In July 2024, Dr. DeBosch joined the IU School of Medicine’s Department of Pediatrics to spearhead the newly established nutrition and molecular metabolism research program at the Herman B Wells Center for Pediatric Research. Additionally, he assumed the role of co-division chief of gastroenterology, hepatology, and nutrition at Riley Children’s Health, further solidifying his dedication to advancing pediatric healthcare outcomes.
“We are thrilled to welcome Dr. DeBosch to our team at the Wells Center and eagerly anticipate the innovative contributions he will bring to our new nutrition and molecular metabolism research program,” expresses Dr. Reuben Kapur, director of the Wells Center. “His expertise will be instrumental in our efforts to enhance the health and well-being of children throughout Indiana and beyond.”
A distinguished expert in gastroenterology and nutrition on the national stage, Dr. DeBosch aims to deepen our understanding of the gut-related factors contributing to metabolic diseases while pioneering transformative treatments that enhance outcomes for pediatric patients. His laboratory’s focal points include researching disorders such as fatty liver disease, cardiovascular disease, and Type 2 diabetes to advance medical knowledge and clinical care.
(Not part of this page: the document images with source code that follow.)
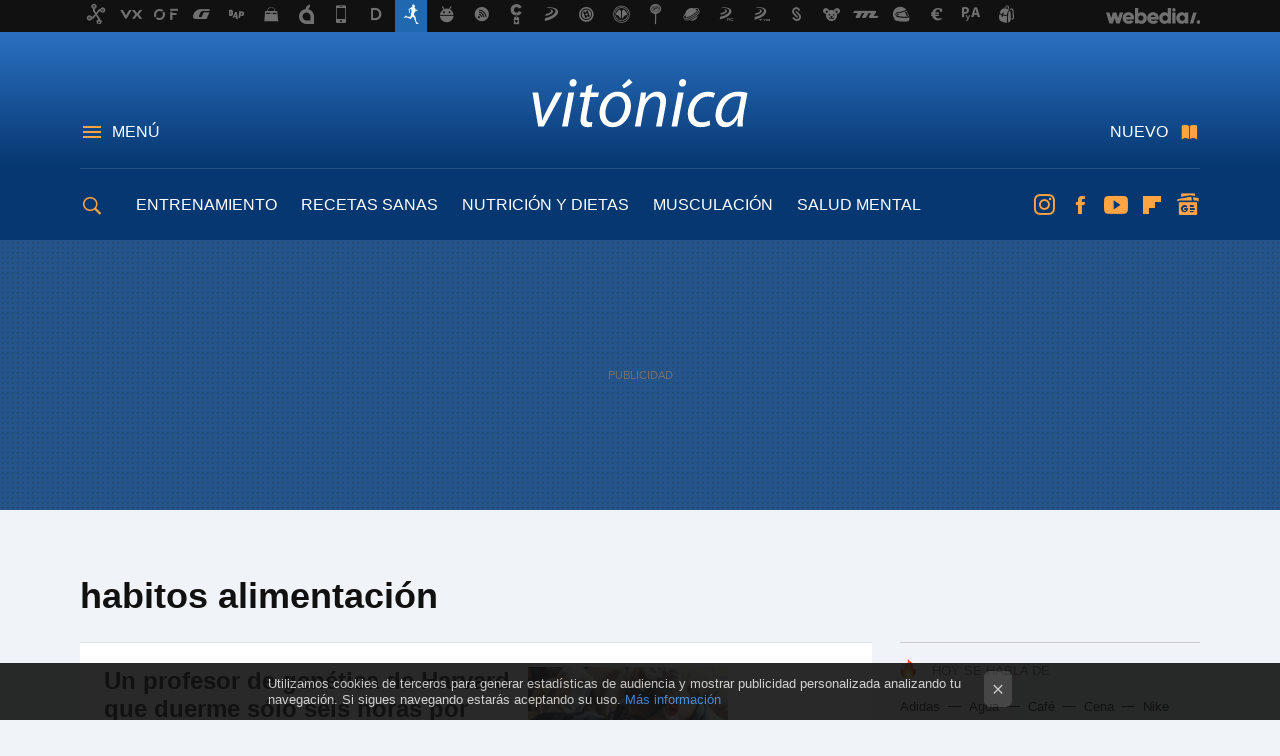

--- FILE ---
content_type: application/javascript; charset=utf-8
request_url: https://fundingchoicesmessages.google.com/f/AGSKWxVvUleNcVJaGYLexcP2oT9jx40A8GQA956ijmqv0yxQg7MSW0yCnhfnp-Zw33P1DlKizcqOxSxMvCBkb7T91S9tYSR2-BpDFEkLX15mlOjHXKpFmPbgbfOzqt03tyyZCFyOvrgL-w==?fccs=W251bGwsbnVsbCxudWxsLG51bGwsbnVsbCxudWxsLFsxNzY4NzM5NzE2LDc1MjAwMDAwMF0sbnVsbCxudWxsLG51bGwsW251bGwsWzcsNl0sbnVsbCxudWxsLG51bGwsbnVsbCxudWxsLG51bGwsbnVsbCxudWxsLG51bGwsMV0sImh0dHBzOi8vd3d3LnZpdG9uaWNhLmNvbS90YWcvaGFiaXRvcy1hbGltZW50YWNpb24iLG51bGwsW1s4LCJNOWxrelVhWkRzZyJdLFs5LCJlbi1VUyJdLFsxNiwiWzEsMSwxXSJdLFsxOSwiMiJdLFsxNywiWzBdIl0sWzI0LCIiXSxbMjksImZhbHNlIl1dXQ
body_size: 114
content:
if (typeof __googlefc.fcKernelManager.run === 'function') {"use strict";this.default_ContributorServingResponseClientJs=this.default_ContributorServingResponseClientJs||{};(function(_){var window=this;
try{
var np=function(a){this.A=_.t(a)};_.u(np,_.J);var op=function(a){this.A=_.t(a)};_.u(op,_.J);op.prototype.getWhitelistStatus=function(){return _.F(this,2)};var pp=function(a){this.A=_.t(a)};_.u(pp,_.J);var qp=_.Zc(pp),rp=function(a,b,c){this.B=a;this.j=_.A(b,np,1);this.l=_.A(b,_.Nk,3);this.F=_.A(b,op,4);a=this.B.location.hostname;this.D=_.Dg(this.j,2)&&_.O(this.j,2)!==""?_.O(this.j,2):a;a=new _.Og(_.Ok(this.l));this.C=new _.bh(_.q.document,this.D,a);this.console=null;this.o=new _.jp(this.B,c,a)};
rp.prototype.run=function(){if(_.O(this.j,3)){var a=this.C,b=_.O(this.j,3),c=_.dh(a),d=new _.Ug;b=_.fg(d,1,b);c=_.C(c,1,b);_.hh(a,c)}else _.eh(this.C,"FCNEC");_.lp(this.o,_.A(this.l,_.Ae,1),this.l.getDefaultConsentRevocationText(),this.l.getDefaultConsentRevocationCloseText(),this.l.getDefaultConsentRevocationAttestationText(),this.D);_.mp(this.o,_.F(this.F,1),this.F.getWhitelistStatus());var e;a=(e=this.B.googlefc)==null?void 0:e.__executeManualDeployment;a!==void 0&&typeof a==="function"&&_.Qo(this.o.G,
"manualDeploymentApi")};var sp=function(){};sp.prototype.run=function(a,b,c){var d;return _.v(function(e){d=qp(b);(new rp(a,d,c)).run();return e.return({})})};_.Rk(7,new sp);
}catch(e){_._DumpException(e)}
}).call(this,this.default_ContributorServingResponseClientJs);
// Google Inc.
“I am excited to collaborate with the IU School of Medicine and the Wells Center, where I have the opportunity to work alongside exceptional physicians and scientists while nurturing the next generation of experts in the field,” shares Dr. DeBosch. “I am eager to contribute to the center’s mission of enhancing pediatric health outcomes in Indiana and beyond, making a lasting impact on the future of healthcare.”
With his groundbreaking research into the molecular origins of fatty liver disease and innovative therapeutic approaches, Dr. Brian DeBosch is at the vanguard of a new era in pediatric healthcare, offering hope to countless individuals affected by this challenging condition. Through his unwavering commitment to excellence and compassion, he is transforming the landscape of medical research and paving the way for a healthier future for generations to come.